WASHINGTON (AP) — President Donald Trump has signed an executive order that creates a new advisory commission tasked with improving Hispanic Americans' access to economic and educational opportunities. The effort comes as the president hopes to win a bigger share of the Latino vote than he did four years ago. Trump used the event to highlight how his administration had boosted employment among Hispanics prior to the coronavirus pandemic. But his attempt to court Latino voters ahead of the November election is complicated by his efforts to build a wall on the U.S.-Mexico border and his work to end legal protections for hundreds of thousands of immigrants brought to the United States as children. 

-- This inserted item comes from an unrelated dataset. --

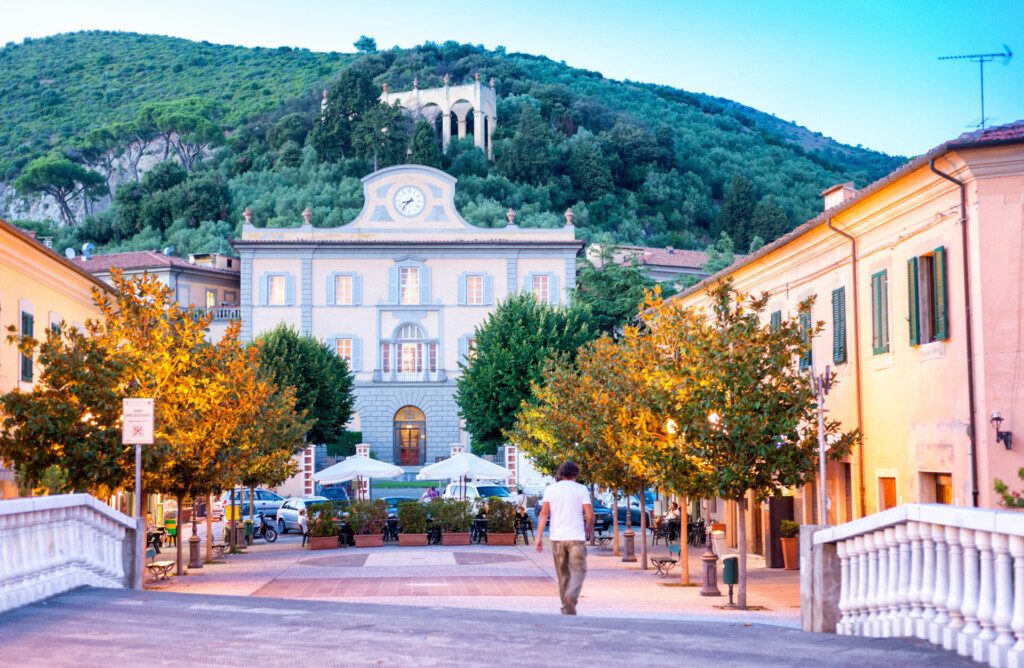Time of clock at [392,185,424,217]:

  • RACIAL INJUSTICE-NEW MEXICO

SANTA FE, N.M. (AP) — New Mexico's Democratic governor has signed legislation to require that police officers wear body cameras as a deterrent against excessive use of force. Signed Wednesday, the policing reforms apply to local and state law enforcement officers with the exception of tribal agencies. The state's Democrat-led legislature approved bill in June during a four-day special session. Gov. Michelle Lujan Grisham first called for the body camera requirements amid demonstrations set off by George Floyd's killing at the hands of Minneapolis police. A bill sponsor has invoked the death of Antonio Valenzuela at the hands of Las Cruces police officers in a video-recorded encounter in February that has led to charge of involuntary manslaughter against one officer.

  • POACHING PUNISHMENT

SANTA FE, N.M. (AP) — A North Dakota man has been ordered to pay $74,000 in restitution for poaching a trophy mule deer buck in northwestern New Mexico. The state Department of Game and Fish says Cody Davis also was ordered to make a $3,000 donation to the Operation Game Thief program. Authorities say Davis killed a mule deer out of season and didn't have a license. The investigation started in 2015 when game officers found a large headless buck near Lindrith. They put up surveillance at the site and caught Davis four months later when he returned to retrieve the severed head that was stashed nearby.

  • AP-US-IMMIGRATION-ASYLUM-BANS

SAN DIEGO (AP) — The Trump administration has proposed empowering border authorities to deny asylum to people from countries with widespread communicable disease. Wednesday's announcement is the latest in a string of regulations before the November elections to dramatically raise the bar on who qualifies for humanitarian protections. The Homeland Security and Justice departments say denying asylum to people from high-risk countries would combat disease in the United States, in some cases stopping it before it reaches American soil. The rule would take effect sometime after a 30-day period for public comments.